The bank, which manages investments for wealthy individuals, predicts the dollar will fall another 5 to 10 percent by the end of the year. Cameron said that's probably not enough to prompt any action by the Fed.
 
But the bank is advising customers to invest some of their assets in more promising currencies like the Australian and Canadian dollars and the Norwegian and Swedish kronas, as well as the stable Swiss franc.
 
JP Morgan isn't bullish on the euro or the yen and doesn't believe investment opportunities in Europe or Japan are attractive enough to cause a large shift away from U.S. stocks. That should protect the dollar against a big slide, Cameron said.
 
Adds Sohn: "The dollar has been strong because the U.S. has been strong. This is where the action is, where the productivity is, where the innovation in technology takes place. People still want to put money where the action is."
 
The dollar's current slide, however, is a clear signal that global investors have lost some enthusiasm for the U.S. economy.
 
A currency's value is determined by the direction and volume of cross-border investment, and until recently investors sent far more money to the U.S. than they took out.
 
Now they appear to be seeking better opportunities elsewhere.

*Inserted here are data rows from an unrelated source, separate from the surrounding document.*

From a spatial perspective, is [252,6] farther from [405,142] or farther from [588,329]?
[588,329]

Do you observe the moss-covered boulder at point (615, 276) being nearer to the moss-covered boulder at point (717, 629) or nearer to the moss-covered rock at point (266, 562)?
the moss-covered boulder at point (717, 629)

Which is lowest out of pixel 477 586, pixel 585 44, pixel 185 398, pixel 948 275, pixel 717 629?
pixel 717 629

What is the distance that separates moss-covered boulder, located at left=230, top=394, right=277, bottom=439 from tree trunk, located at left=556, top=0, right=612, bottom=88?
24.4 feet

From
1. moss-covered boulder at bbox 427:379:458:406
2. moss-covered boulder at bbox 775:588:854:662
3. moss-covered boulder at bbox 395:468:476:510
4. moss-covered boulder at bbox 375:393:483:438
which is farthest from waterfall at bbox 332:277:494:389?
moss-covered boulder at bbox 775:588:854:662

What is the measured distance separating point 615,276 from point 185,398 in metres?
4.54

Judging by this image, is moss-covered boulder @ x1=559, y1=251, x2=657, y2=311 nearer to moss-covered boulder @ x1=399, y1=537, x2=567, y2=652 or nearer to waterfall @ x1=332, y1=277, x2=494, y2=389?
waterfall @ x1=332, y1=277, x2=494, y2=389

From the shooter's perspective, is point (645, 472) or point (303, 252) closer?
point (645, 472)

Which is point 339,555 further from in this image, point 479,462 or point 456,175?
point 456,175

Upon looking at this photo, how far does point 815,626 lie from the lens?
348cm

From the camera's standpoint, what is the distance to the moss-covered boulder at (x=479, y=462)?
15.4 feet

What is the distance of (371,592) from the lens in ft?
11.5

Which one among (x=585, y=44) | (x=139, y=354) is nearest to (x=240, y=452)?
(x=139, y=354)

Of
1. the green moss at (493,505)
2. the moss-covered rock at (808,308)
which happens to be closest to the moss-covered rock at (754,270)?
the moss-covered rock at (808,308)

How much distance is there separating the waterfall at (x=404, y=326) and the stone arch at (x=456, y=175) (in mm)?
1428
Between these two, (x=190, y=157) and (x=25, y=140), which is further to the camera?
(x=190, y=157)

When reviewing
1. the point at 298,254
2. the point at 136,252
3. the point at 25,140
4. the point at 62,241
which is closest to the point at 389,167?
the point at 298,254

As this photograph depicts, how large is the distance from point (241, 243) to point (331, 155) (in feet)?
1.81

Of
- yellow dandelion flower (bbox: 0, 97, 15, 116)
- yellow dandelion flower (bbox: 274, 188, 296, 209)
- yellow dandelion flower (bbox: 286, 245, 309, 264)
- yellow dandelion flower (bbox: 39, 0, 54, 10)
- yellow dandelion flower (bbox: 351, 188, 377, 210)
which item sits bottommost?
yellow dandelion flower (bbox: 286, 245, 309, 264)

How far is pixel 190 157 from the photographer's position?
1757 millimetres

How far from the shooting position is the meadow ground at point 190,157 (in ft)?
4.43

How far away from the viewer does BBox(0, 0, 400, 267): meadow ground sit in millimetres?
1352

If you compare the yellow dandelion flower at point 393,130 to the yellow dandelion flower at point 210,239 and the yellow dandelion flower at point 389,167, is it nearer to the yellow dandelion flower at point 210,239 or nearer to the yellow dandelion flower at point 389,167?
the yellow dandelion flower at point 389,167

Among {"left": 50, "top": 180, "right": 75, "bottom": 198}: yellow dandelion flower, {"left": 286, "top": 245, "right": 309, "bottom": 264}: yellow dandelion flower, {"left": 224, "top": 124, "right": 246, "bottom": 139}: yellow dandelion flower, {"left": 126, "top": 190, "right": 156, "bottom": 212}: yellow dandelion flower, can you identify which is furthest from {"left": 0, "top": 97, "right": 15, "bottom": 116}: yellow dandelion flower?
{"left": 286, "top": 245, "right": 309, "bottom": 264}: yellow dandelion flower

More than $4.4 billion flowed into overseas stock mutual funds through the first four months of the year, according to the Investment Company Institute. During the same period last year more than $4 billion was taken out of those funds.
 
Thredgold identifies three causes: lowered expectations for a quick economic recovery here as outlooks improve for other economies, such as Europe's; protectionist trade moves by the Bush administration; and the constant threat of terrorist attacks.
 
Others add the accounting scandals plaguing corporate America and mounting concern about the size of the U.S. current-account deficit, which could grow to 5 percent of gross domestic product by the end of the year.
 
In March, Fed chairman Greenspan warned that the deficit - essentially the gap between what the nation consumes and what it produces - threatens the economy's health as an ever-larger flow of interest payments are made to foreigners.
 
Ironically, the dollar's surge during the past seven years had the effect of sharply increasing the size of the deficit.
 
About 40 percent of the increase in U.S. capital stock during the past six years was financed by foreign investment, during the last six years, Greenspan said.
 
The biggest advocates of narrowing the trade gap and reigning in the dollar are the nation's manufacturers, who say they've been hurt by years of dollar inflation.
 
"Made-in-the-USA products have become 25 percent to 30 percent more expensive than foreign products," National Association of Manufacturers president Jerry Jasinowski told members of a Senate committee last month.
 
"This didn't happen because U.S. producers became less productive or efficient. And it didn't happen because they raised their dollar prices. It happened only because the price of the dollar rose in terms of foreign currencies," Jasinowski said.
 
One such manufacturer is Eaton-based Harsh International, which ships about 30 percent of its hydraulic lifts for dump trucks to Canada and the United Kingdom. Harsh president Bob Brown said the dollar's strength has slowed the growth of his 180-employee company.
 
"The last several years it has represented as much as a 20 percent price increase in our exports, even though we haven't had a price increase," he said. "It's been a real competitive disadvantage for us."
 
But now Harsh is beginning to see more demand for the 1,000-pound pumps that sell for about $2,000 apiece.
 
"Prior to the softening of the dollar, we were probably shipping two large containers a month out of country," he said. "Now it's up to three."